The S&P 500 Index ETF: 10 Must-Know Facts to Know Before You Buy

The S&P 500 Index ETF: 10 Must-Know Facts to Know Before You Buy

US stocks have been gaining in popularity over Singapore’s Straits Times Index (SGX: ^STI) due to its better long-term performance.

The SPDR S&P 500 ETF Trust (SGX: S27), an exchange traded fund (ETF) that mimics the movement of the S&P 500, presents a quick way for Singaporean investors to gain exposure to US-listed companies without committing too much capital.

The other benefits of an ETF include lower fees and instant diversification.

In simple terms, if you buy the SPDR S&P 500 ETF, you will own a small piece of all the 500 US-listed companies inside.

That said, before you commit money to this index-tracking fund, there are a few key things you need to know about the index (figures are as of 31 August 2021, unless otherwise stated):

  1. The size of the 500 companies can vary greatly. The largest company in the SPDR S&P 500 ETF is Apple (NASDAQ: AAPL), with a total market cap of US$2.4 trillion. At the other end, the index’s smallest component is “only” US$3.8 billion.
  2. Stocks within the S&P 500 are mostly large cap companies. The mean value of an S&P 500 stock is US$76.1 billion while the median is US$30.6 billion. For context, the largest component within Singapore’s STI is DBS Group Holdings Ltd (SGX: D05) with a market cap of S$78.4 billion or under US$58 billion.
  3. The SPDR S&P 500 ETF’s annualised return between 22 January 1993 (the ETF’s inception) and the end of August 2021, a period approaching 28 years, is 10.55% per year. The STI’s long-term performance, in contrast, was only 6.42% per annum.
  4. The job of an index ETF is to closely match the index’s performance. On this note, the S&P 500’s annualised performance over the same timeframe above is 10.68%. The 0.13% difference between the ETF and the S&P 500’s performance is the fund’s tracking error.
  5. Returns can be impacted by fund expenses. In simple terms, the smaller the expense ratio, the better the returns for investors. The SPDR S&P 500 ETF’s expense ratio was 0.0945%, a relatively low ratio in the Singapore context.
  6. Unlike the STI, the information technology (IT) sector has an outsized influence on the S&P 500, contributing a sector weightage of 27.6%. Almost half of that weight comes from just two companies: Apple and Microsoft (NASDAQ: MSFT), which account for 6.22% and 5.94% of the US index, respectively.
  7. The second most important sector is healthcare, which occupies a 13.3% weightage of the S&P 500. COVID-19 vaccine manufacturers Johnson & Johnson (NYSE: JNJ) and Pfizer (NYSE: PFE), along with healthcare insurance provider UnitedHealth Group (NYSE: UNH) are the largest representatives for this sector.
  8. Consumer discretionary stocks account for almost 12.4% of the S&P 500, making it the third most important sector. The largest contributors would be online retailer Amazon.com (NASDAQ: AMZN), electric carmaker Tesla (NASDAQ: TSLA), and home improvement retailer Home Depot (NYSE: HD).
  9. The next largest sector within the index would be financials at 11.4%. Berkshire Hathaway (NYSE: BRK.B), JP Morgan (NYSE: JPM), and Bank of America Corp. (NYSE: BAC) are the heavyweights of the segment.
  10. Communication services is yet another large contributor with a 11.3% contribution to the S&P 500. The major players in this sector are Google’s parent company, Alphabet (NASDAQ: GOOGL) (NASDAQ: GOOG), Facebook (NASDAQ: FB), and The Walt Disney Company (NYSE: DIS).

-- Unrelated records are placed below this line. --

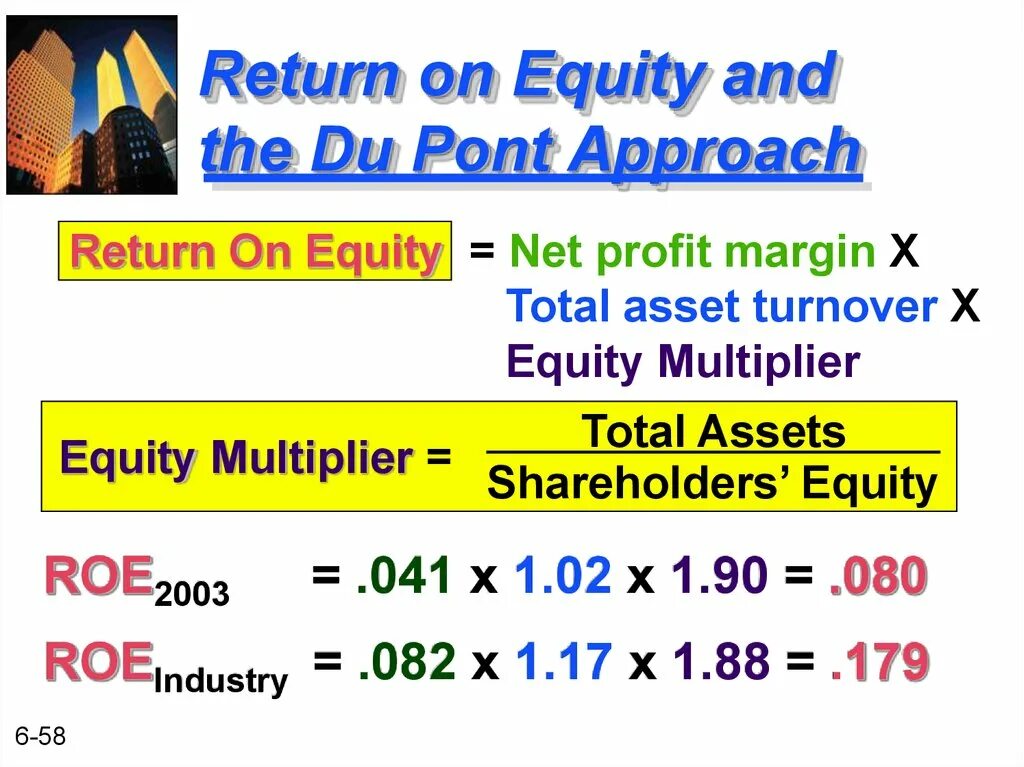 Return on Equity and the Du Pont Approach

Return On Equity = Net profit margin X Total asset turnover X Equity Multiplier

Equity Multiplier = $\frac{\text{Total Assets}}{\text{Shareholders' Equity}}$

$ROE_{2003}$ = .041 x 1.02 x 1.90 = .080

$ROE_{Industry}$ = .082 x 1.17 x 1.88 = .179

6-58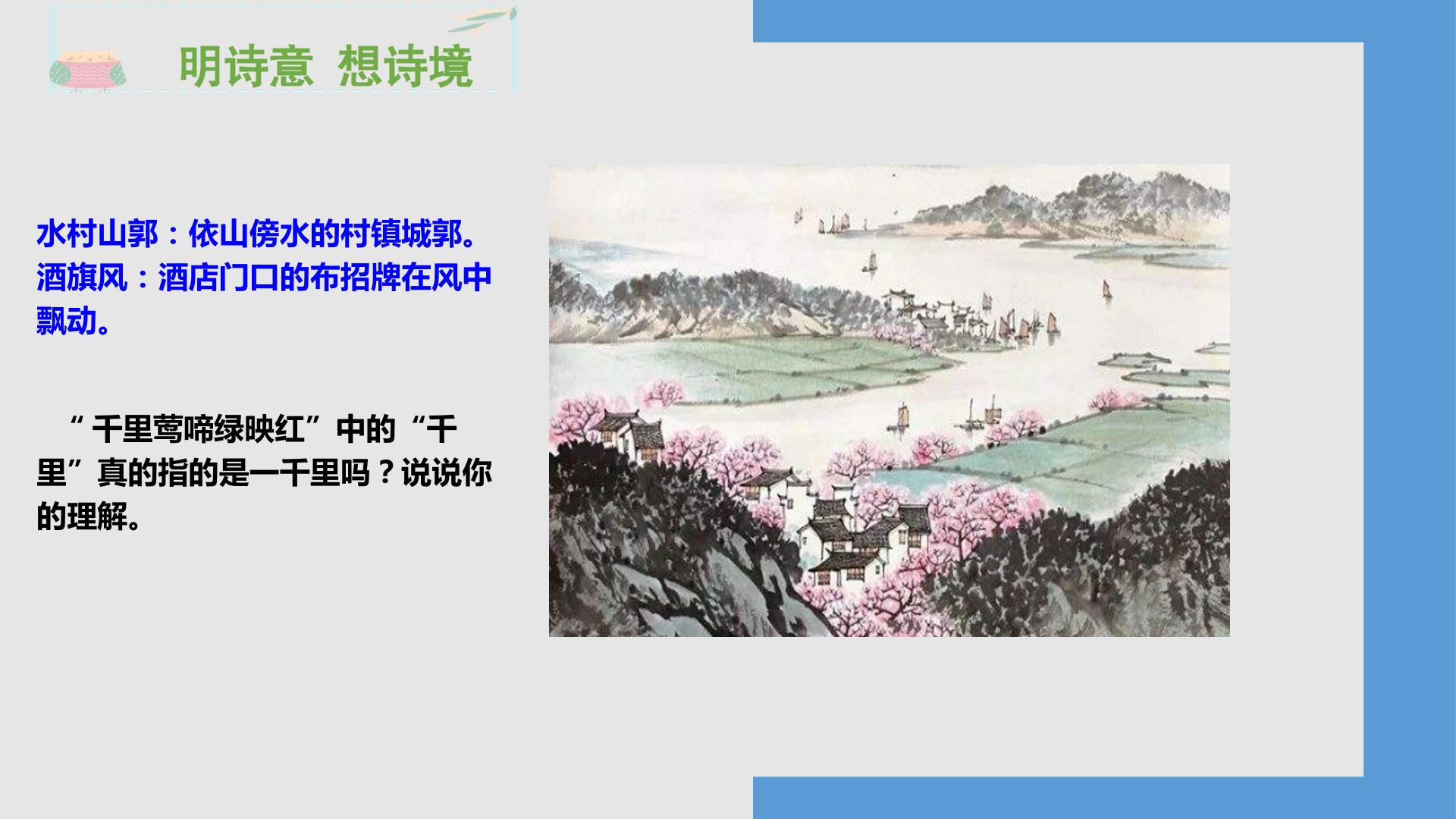 明诗意 想诗境

水村山郭：依山傍水的村镇城郭。
酒旗风：酒店门口的布招牌在风中飘动。

“千里莺啼绿映红”中的“千里”真的指的是一千里吗？说说你的理解。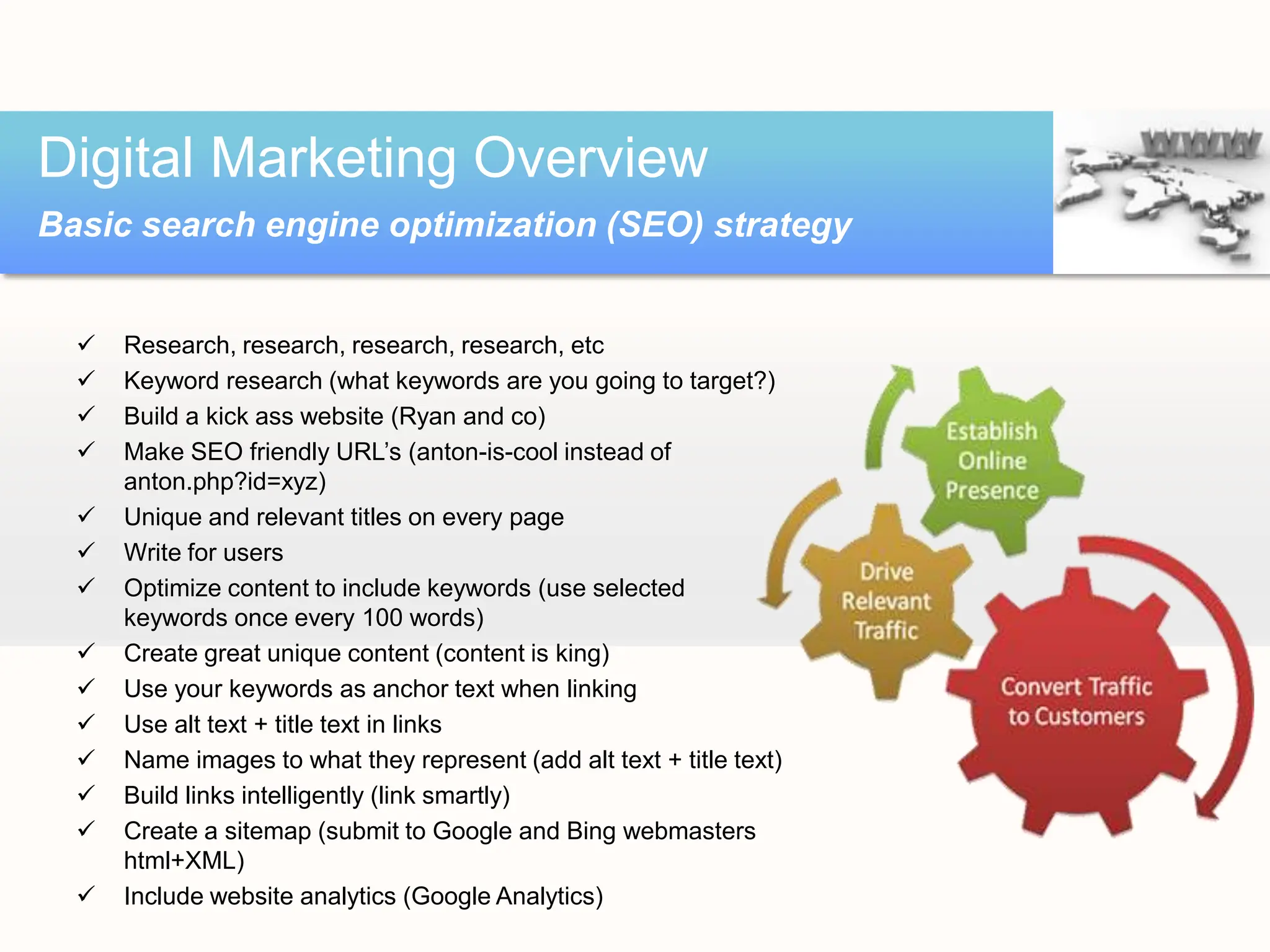 Digital Marketing Overview

Basic search engine optimization (SEO) strategy

WWW

✓ Research, research, research, research, etc
✓ Keyword research (what keywords are you going to target?)
✓ Build a kick ass website (Ryan and co)
✓ Make SEO friendly URL's (anton-is-cool instead of anton.php?id=xyz)
✓ Unique and relevant titles on every page
✓ Write for users
✓ Optimize content to include keywords (use selected keywords once every 100 words)
✓ Create great unique content (content is king)
✓ Use your keywords as anchor text when linking
✓ Use alt text + title text in links
✓ Name images to what they represent (add alt text + title text)
✓ Build links intelligently (link smartly)
✓ Create a sitemap (submit to Google and Bing webmasters html+XML)
✓ Include website analytics (Google Analytics)

Establish Online Presence

Drive Relevant Traffic

Convert Traffic to Customers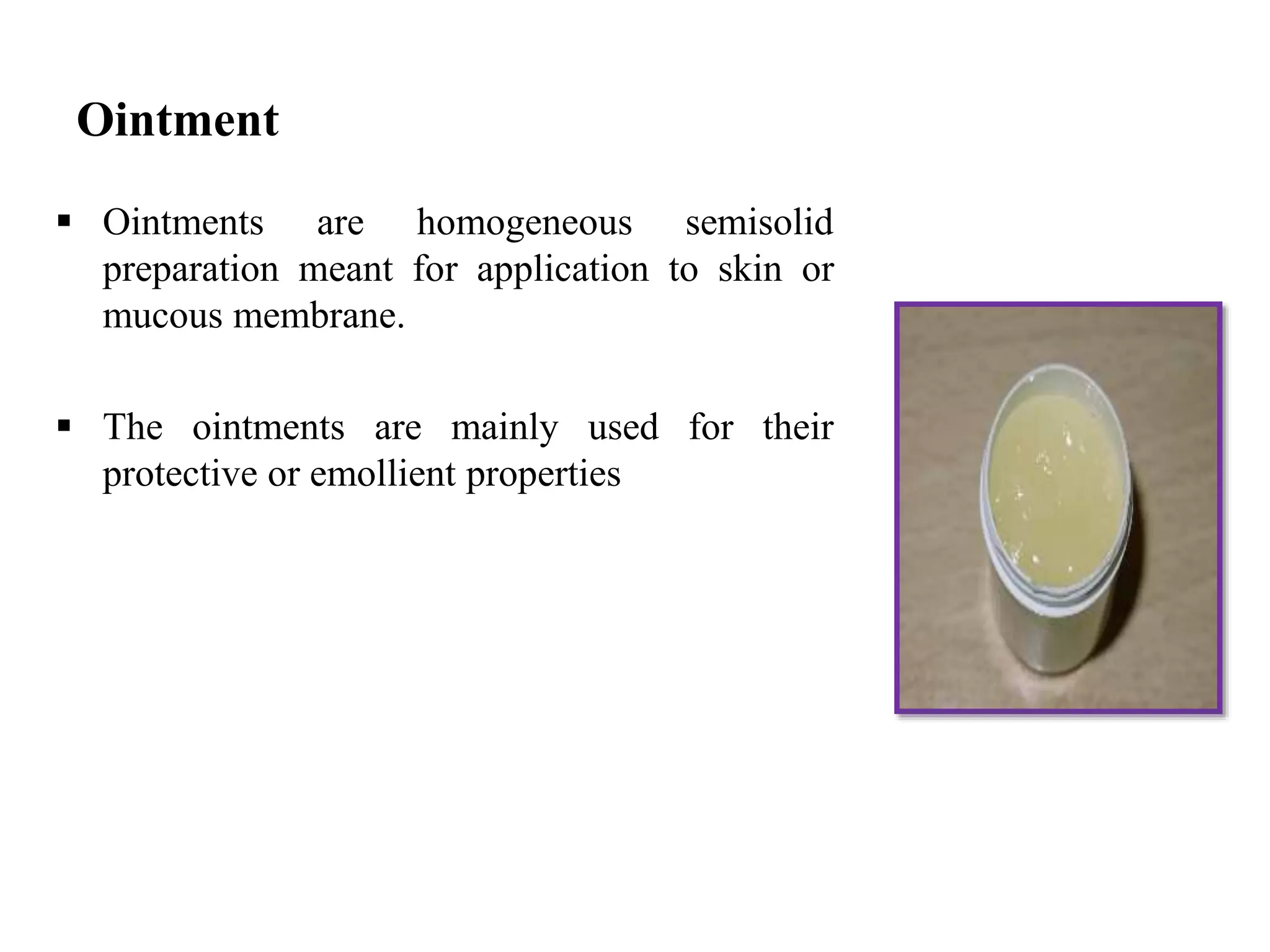 Ointment

▪ Ointments are homogeneous semisolid preparation meant for application to skin or mucous membrane.

▪ The ointments are mainly used for their protective or emollient properties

Get Smart: Income, growth or both

When it comes to investor returns, our local STI has been a laggard against the S&P 500.

However, there is one area where our local index beats the S&P 500: dividends.

Here, the SPDR S&P 500 ETF’s dividend yield of 1.33% falls short of its Singaporean counterpart, the SPDR STI ETF (SGX: ^STI), which has a 3.45% dividend yield.

As investors, the onus is on ourselves to choose what we prefer: the steady flow of dividends into our bank account or the satisfying capital gains that we can extract from investing in US stocks.

Or, you can do both. It’s really up to your own financial needs.

At the same time, no one said that you should invest in ETFs alone.

For enterprising investors, you might even want to consider going beyond ETFs and trying your hand at picking individual US stocks.

This “index plus a few” strategy could enable you to juice your returns if you choose the right US stocks to invest in.